→ **Exercise description**
From the lifting-belt forum thread below, list each username that appears as the heading of a post, naming each one only once.

→ **Text shown**
How supportive are those schiek belts m8?

I have a thick power lifting belt but just can't get on with it.


----------



## MRSTRONG

i bought a cheap lever belt , popped open as i unracked squat bar , luckily i wasnt mid squat or i probably would have seen my dinner in my boxers .


----------



## MRSTRONG

strength shop are ok however i had some of their lifting shoes and the eye hole broke , they said it was common on that model .

spend more and get a better belt .


----------



## Nytol

Prince Adam said:


> How supportive are those schiek belts m8?
> 
> I have a thick power lifting belt but just can't get on with it.


I find it supportive enough for anything I want it for.

I don't use a belt to DL, but on one occasion I did when playing around with high reps and it was fine for 200kg x 15. I could not deadlift at all in the Lever belt, it dug in too much.

The only thing that is not good is an extra, unnecessary bit of velcro on the front, (you will see what I mean if you looked at one), but it is easy to take it off in 30 seconds and makes the belt a good one.

I've had this for 5-6yrs now and it is as good as new.


----------



## Suthy

Nytol said:


> I find it supportive enough for anything I want it for.
> 
> I don't use a belt to DL, but on one occasion I did when playing around with high reps and it was fine for 200kg x 15. I could not deadlift at all in the Lever belt, it dug in too much.
> 
> The only thing that is not good is an extra, unnecessary bit of velcro on the front, (you will see what I mean if you looked at one), but it is easy to take it off in 30 seconds and makes the belt a good one.
> 
> I've had this for 5-6yrs now and it is as good as new.


ae uk


----------



## Nytol

Suthy said:


> ae uk


 :confused1:


----------



## Aliking10

Prince Adam said:


> How supportive are those schiek belts m8?
> 
> I have a thick power lifting belt but just can't get on with it.


I have the 2006 Schiek belt (its thicker). Gives me great support and suits me fine for what i'm using it for.


----------



## pumpster

Mingster said:


> I recommend these highly...http://www.zuluglove.com/new--powerlifting-belt--dominator--jet--xl-47-p.asp


that belt looks good


----------



## pumpster

resten said:


> Do you need it immediately? Strengthshop put theirs on sale every few months and they're quality belts


I could wait, but also kind of want it now lol


----------



## pumpster

RXQueenie said:


> Can't go wrong with Strengthshop. I wouldn't go for a cheap belt, it won't last. I have two SS belts


you say don't get a cheap version, but theres a lot of products these days all made from one place and just branded for different companies. So it could infact be the same belt as from strength shop


----------



## Ballin

I have the RDX one as I refuse to pay $100 for shipping on an inzer. To be fair it does the job and very secure so im happy with it.

→ **Given information**
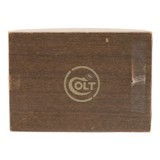 "Colt .25 Automatic Box (MIS2375)" - 1 of 3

→ **Task response**
MRSTRONG
Nytol
Suthy
Aliking10
pumpster
Ballin